Given task :: Continue the car-screen writing guidelines from their last sentence, not the listing after them.

Excerpted text ::
········
Writing principles

Text on the car screen must be glanceable, consistent, clear, and oriented towards the driver's situation.

This section describes how you can:

Make content glanceable

Simple, glanceable content ensures that the driver's attention returns quickly to the road.

You should:

Use scannable content patterns

While both driving and parked, the goal is to reduce the driver's cognitive load. People don't read what's on the screen; instead they scan the text in an F-shaped pattern.

Front-load important information, clearly and concisely describing the action the user needs to perform. Use clear hierarchy to convey information at a glance. For example, use bullet points to organize content.



Connect your phone to start

To get started, do one of the following:

  • Tap the notification on your phone
  • Scan the QR code

Connect your phone to start

Tap the on the notification on your phone or scan the QR code to get started. You will then be guided to your car's app to complete next steps.

Use simple, direct language

Avoid using jargon or complex words. They confuse the user and delay task completion.



Sign in to your account Authenticate your account

Limit text to 120 characters

Limiting the amount of text the driver has to read before taking action reduces cognitive load and increases comprehension. Based on guidance from NHTSA and JAMA:

  • A single message or chunk of text in English shouldn't exceed 120 characters or 24 words
  • A single message or chunk of text in Japanese shouldn't exceed 30 characters
  • The text in 1 line shouldn't exceed 80 characters
  • A sentence or paragraph shouldn't span more than 3 lines of text

This guidance doesn't apply to legal or privacy text.



Android Auto doesn't work with your phone

Android Auto isn’t part of your phone’s operating system, so it won't work with this car.


Android Auto was not preinstalled on this device

Android Auto must be bundled with your operating system to work correctly. Please contact your phone manufacturer for assistance.

Try Again

Use consistent language

Consistent language helps minimize cognitive load for drivers.

You should:

Be consistent in your writing style

Consistency creates a cohesive and recognizable voice for your brand. It helps drivers navigate the text easily and over time builds trust and loyalty.

Based on your brand's style choices, ensure consistency in choice of words, sentence structure, capitalization, punctuation, and overall voice and tone.



Make buttons sentence case or title case consistently

Cancel setup

Connect another phone

Mix capitalization across buttons

Cancel Setup

Connect another device

Punctuate the end of standalone sentences consistently: period or no period

"Your phone is now connected to the car" and "You lost connection with your phone"

Mix use of periods across sentences

"Your phone is now connected to the car." and "You lost connection with your phone"

Unify terminology

Using different words to mean the same thing confuses users. Use consistent terminology across your product to remove ambiguity during user journeys, enhance user comprehension, and increase user trust.



First reference: Phone

Second reference: Connect another phone

First reference: Mobile device

Second reference: Connect another phone

Write with situational awareness

Ensure language on the UI is relevant to the user's needs and situation, including whether they are driving, parked, or experiencing an emergency.
········
Source excerpt ::
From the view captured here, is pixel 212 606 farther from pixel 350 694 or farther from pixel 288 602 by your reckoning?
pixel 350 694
········
Exercise output ::
You should:

Balance brevity with clarity

The text shown during driving should be brief and clear. However, it's OK to use longer explanations for complex situations — such as privacy consents, permissions, and data sharing — when the driver is parked. In those instances, break up longer text using lists and hierarchy to keep text readable.



Chromecast built-in

To use Chromecast built-in, you'll need to agree to Google's Terms of Service and Google's Privacy Policy.

Your device data ensures Chromecast built-in works as expected, and won't be used to identify you.

[I agree] [Not now]

Chromecast Terms of Service

You must agree to Google's Terms of Service and Google's Privacy Policy. Your device data won't be used to identify you.

[OK] [Cancel]

Lead with benefit to the user

By starting with the value a feature offers, you can prioritize the importance of the user's needs, reduce cognitive load, and help them make a decision to move forward in a short span of time.



To connect your phone, turn on Bluetooth

Use Bluetooth to connect your phone

To sign in faster, scan the QR code

Scan the QR code to connect faster

Use reassuring tone of voice, except in emergency

When the car is in motion, use a reassuring tone of voice to avoid distracting the driver and causing needless anxiety.

However, exceptions should be made when the driver is in physical danger and needs to take immediate action. In those cases, use direct instruction and exclamation marks to convey urgency.



(Non emergency) New conversations are paused

(Non emergency) For your safety, all new conversations are paused!

(Non emergency) Android Auto lost connection

(Non emergency) Lost connection!

(Emergency) Brake now!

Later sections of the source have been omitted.